And then, contra Andrew, we have this douchebag:
If I were George Bush right about now, I’d wrap my arms around Harry Reid and give him a great big kiss on the cheek. And I might even consider sending Speaker Pelosi a dozen roses, thanking her for playing her part to perfection in this Democratic Party defeatist extravaganza. For in truth, the Democrats are handing the President the one thing he desperately needed in order to maintain the surge, veto the Iraq supplemental with its timetables and withdrawal stipulations, and unite the Republicans as they haven’t been since the election last November; a political club with which to beat his opponents and re-energize support for the war among his base.
It’s been a while since Bush was presented with such a gift. In previous months, the Democrats played the Iraq card with great care and skill, not getting too much out in front of the American people while maintaining support for their position by framing the debate as one of “altering course” rather than cut and run. They successfully portrayed the President as intransigent on changing strategy. And, of course, the Democrats were helped enormously by the constant drumbeat of negativity regarding the surge as a result of several high profile, horrific bombings with large civilian death tolls.
As an aside, in one of the great historical ironies of all time, the very same elements in the media and on the left that took the Pentagon to task 40 years ago for harping on enemy body counts to show progress in the Viet Nam War now confidently use body counts to show that the surge supposedly isn’t working.

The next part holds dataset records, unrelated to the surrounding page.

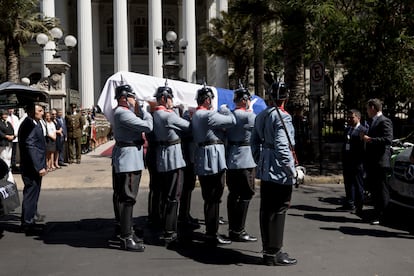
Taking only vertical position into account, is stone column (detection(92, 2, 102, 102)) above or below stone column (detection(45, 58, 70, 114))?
above

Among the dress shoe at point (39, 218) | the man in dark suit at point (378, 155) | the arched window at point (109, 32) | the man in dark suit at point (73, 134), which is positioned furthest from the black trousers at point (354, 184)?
the arched window at point (109, 32)

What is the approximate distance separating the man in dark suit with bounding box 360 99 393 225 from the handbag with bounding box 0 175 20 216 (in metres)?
5.36

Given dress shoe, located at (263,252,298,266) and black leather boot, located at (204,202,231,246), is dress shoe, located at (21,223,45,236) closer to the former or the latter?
black leather boot, located at (204,202,231,246)

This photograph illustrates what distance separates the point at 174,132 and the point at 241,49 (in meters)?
28.6

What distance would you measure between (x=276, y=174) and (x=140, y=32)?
1743 inches

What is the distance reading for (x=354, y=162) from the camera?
908 cm

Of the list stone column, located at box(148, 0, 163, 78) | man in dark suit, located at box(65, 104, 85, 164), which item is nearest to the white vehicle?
man in dark suit, located at box(65, 104, 85, 164)

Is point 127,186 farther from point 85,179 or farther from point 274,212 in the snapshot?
point 85,179

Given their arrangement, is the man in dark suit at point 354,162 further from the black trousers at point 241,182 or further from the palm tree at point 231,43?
the palm tree at point 231,43

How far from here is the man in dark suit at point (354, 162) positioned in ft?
29.5

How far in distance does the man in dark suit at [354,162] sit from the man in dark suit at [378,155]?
24.6 inches

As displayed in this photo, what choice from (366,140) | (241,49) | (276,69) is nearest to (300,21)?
(366,140)

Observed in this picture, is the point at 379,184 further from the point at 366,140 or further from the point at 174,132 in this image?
the point at 174,132

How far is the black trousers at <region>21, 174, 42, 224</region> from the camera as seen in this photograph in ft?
25.3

C’est la vie! C’est la guerre!. . .In truth, the Democrats and the left have already left the surge for dead. No matter what news comes out of Iraq, the Democrats will spin it to prove that the strategy is not working. Unfortunately, this will be relatively easy to do since the insurgents and terrorists are very obliging in working hand in hand with the defeatists in Congress to undermine the President’s strategy by getting as big a bang for their buck with each brutal attack on innocent civilians as they can.

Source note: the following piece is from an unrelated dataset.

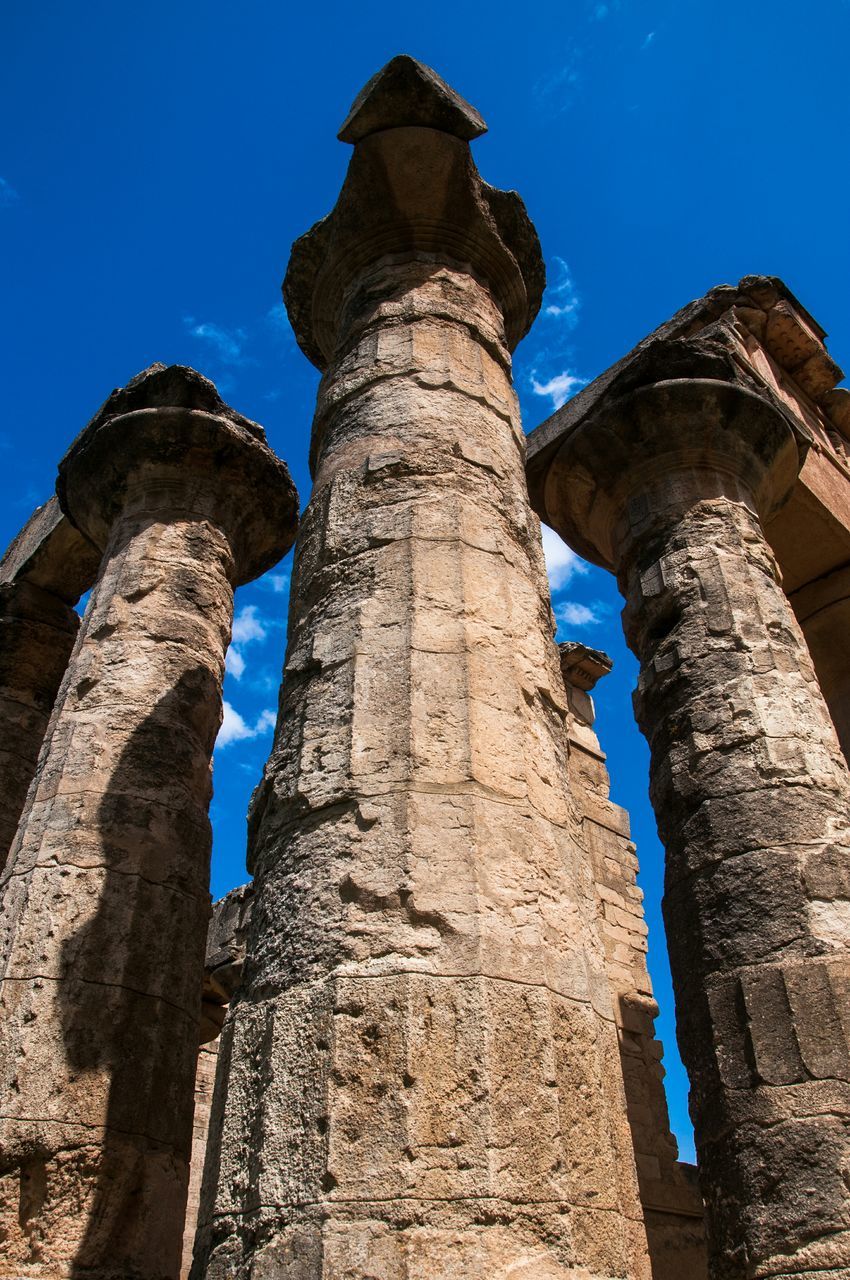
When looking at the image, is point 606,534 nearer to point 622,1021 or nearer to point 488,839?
point 622,1021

Yeah, right. The President's strategy. Of ensuring defeat even before the whole thing started:
Before the invasion of Iraq, Army Chief of Staff Eric Shinseki and Army Secretary Thomas White advised Rumsfeld that many more troops would be needed to secure Iraq (something on the order of 250,000 to 300,000). Secretary of State Colin Powell, whose State Department was shut out of the post-war planning process, also privately argued for a bigger force. A RAND Corporation analysis, published in summer 2003, offered a range of estimates for what size force would be necessary in Iraq. Using troops-to-population ratios from previous occupations, RAND projected that, two years after the invasion, it would take anywhere from 258,000 troops (the Bosnia model), to 321,000 (post-World War II Germany), to 526,000 (Kosovo) to secure the peace.